By CMS Collaboration

Cosmological observations tell us that Dark Matter makes up roughly 80% of all the matter in the Universe. However, no Dark Matter particle has ever been observed. To verify whether it can be produced in the laboratory, the CMS Collaboration at the Large Hadron Collider has performed over 40 different searches for Dark Matter since 2015. Each of these searches targets different “signatures” of how the Dark Matter would appear in the CMS detector after smashing together protons at the highest energies. Now is the time to take stock and see where we stand! The CMS Collaboration has summarized all of these efforts in a review paper, mapping out the searches performed so far. But it is far more than just a trip down memory lane: in addition to summarizing past results, this paper also provides new interpretations for many of these 40+ results to determine their impact on the latest theoretical models of Dark Matter production.

The CMS Collaboration has probed a variety of theoretical models in these searches for Dark Matter, which can be grouped into different families, as shown in Figure 1. In Dark Matter models, at least one Dark Matter particle is introduced. In addition, there is a “mediator” particle that governs the interaction between the dark particles in the “dark sector” and the particles in the standard model, which are the ones that make up all the visible matter in the universe. As Figure 1 shows, there are two major classes of models used in CMS searches for Dark Matter: “Simplified Dark Sectors”, which involve a single mediator particle, and “Extended Dark Sectors”, which have more complicated structures. Within each of these classes, there are many specific Dark Matter models studied by CMS scientists, including Axion-Like Particles (ALPs), Dark Higgs bosons, Hidden Valleys, particular versions of Supersymmetry (SUSY), and Hidden Abelian Higgs bosons.

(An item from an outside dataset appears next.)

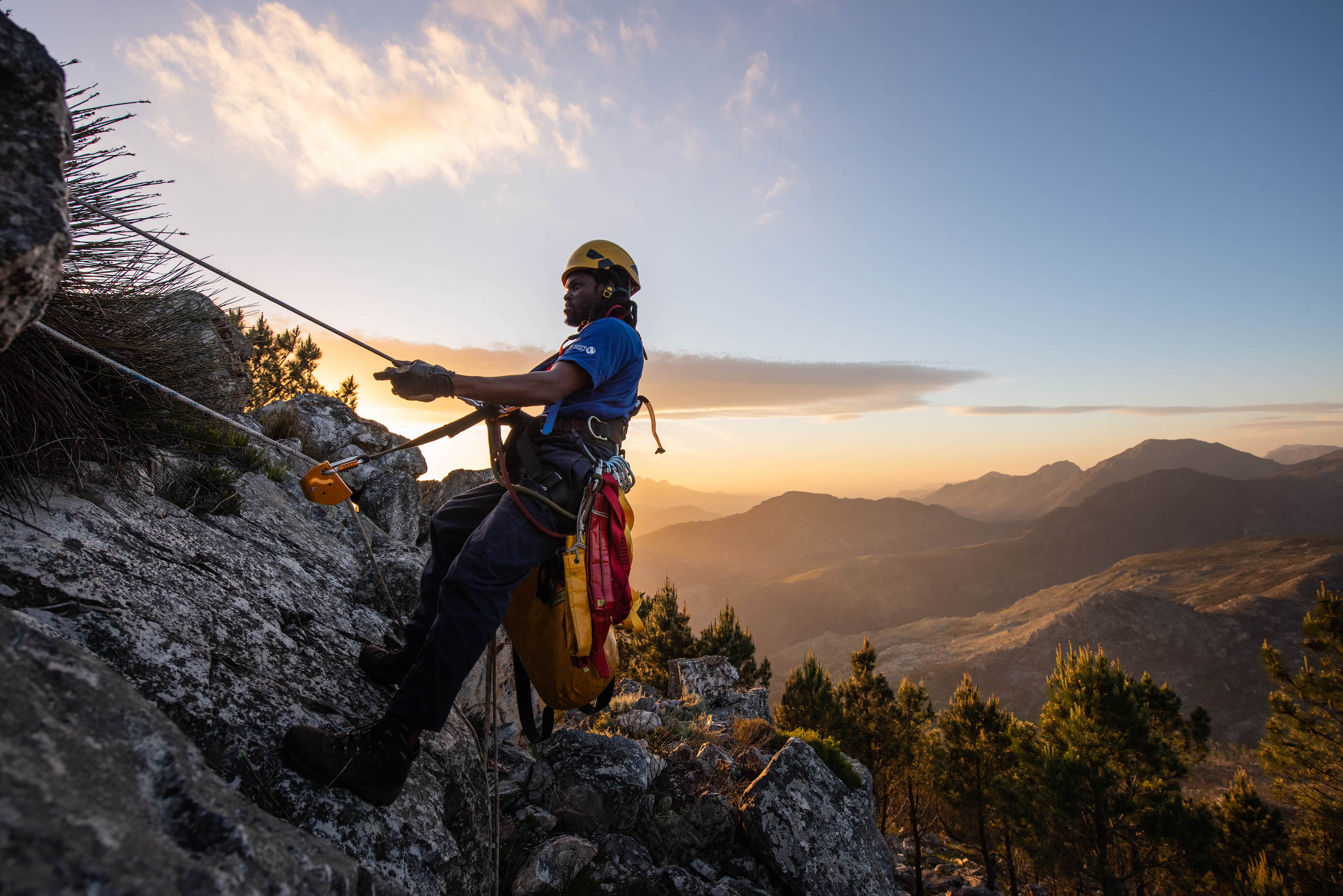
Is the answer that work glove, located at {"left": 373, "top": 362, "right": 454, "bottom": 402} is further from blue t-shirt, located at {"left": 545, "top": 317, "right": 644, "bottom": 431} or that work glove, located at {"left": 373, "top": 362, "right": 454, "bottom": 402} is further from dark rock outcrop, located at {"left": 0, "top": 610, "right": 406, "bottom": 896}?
dark rock outcrop, located at {"left": 0, "top": 610, "right": 406, "bottom": 896}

Figure 1: A map of the models probed in CMS searches for dark sectors.

Each search for Dark Matter probes a different signature in the detector. In general, these signatures can be “invisible”, “prompt and visible”, or “long-lived”. Invisible signatures arise frequently in searches for Dark Matter because, in its simplest form, Dark Matter should be electrically neutral and not interact in the CMS detector, thus being “invisible” to CMS. However, if we can produce a mediator in the proton collisions, then that means the mediator could also decay into Standard Model particles. This is how “visible” signatures can be sought with CMS data. These signatures can be “prompt” or “long-lived”; some models predict particles that decay immediately and produce “prompt” signatures in the detector, while other models predict particles that travel some distance within the detector before decaying and producing “long-lived” signatures. If the particles have long lifetimes, the CMS scientists must be particularly creative in elaborating the corresponding searches, as these long-lived particles often require special techniques to reconstruct their flight paths within the detector.

For example, new interpretations were performed using “Hidden Valley” theoretical models, which predict multiple new forces and particles that often “hide” in a “valley” and could become accessible at high LHC collision energies. These Hidden Valley models predict several new types of signatures, some prompt, some long-lived, and CMS physicists have now interpreted several existing analyses in these new models. One signature predicted by Hidden Valley models is a “semivisible jet”, in which one jet can contain both visible standard model particles and invisible hidden particles. Three analyses have been now interpreted with this semivisible jet signature, and the results are shown in Fig. 2.


Figure 2: Excluded regions of the Z’ mass-rinv plane from the dedicated semivisible jets search, the dijet search, and the mono-jet search. The hashed areas indicate the direction of the excluded area from the observed limits.

The review paper presents the results of a wide range of searches in CMS for Dark Matter. A summary of these results for the different theoretical models is shown in Fig. 3. Clearly, CMS physicists have investigated a wide range of Dark Matter masses and other intrinsic Dark Matter properties. There has been no sign of Dark Matter yet but this paper helps to map out what has been done and gives physicists important guidance regarding where they should hunt next.


Figure 3: A diagram of how the CMS Dark Matter results map onto the theoretical models used.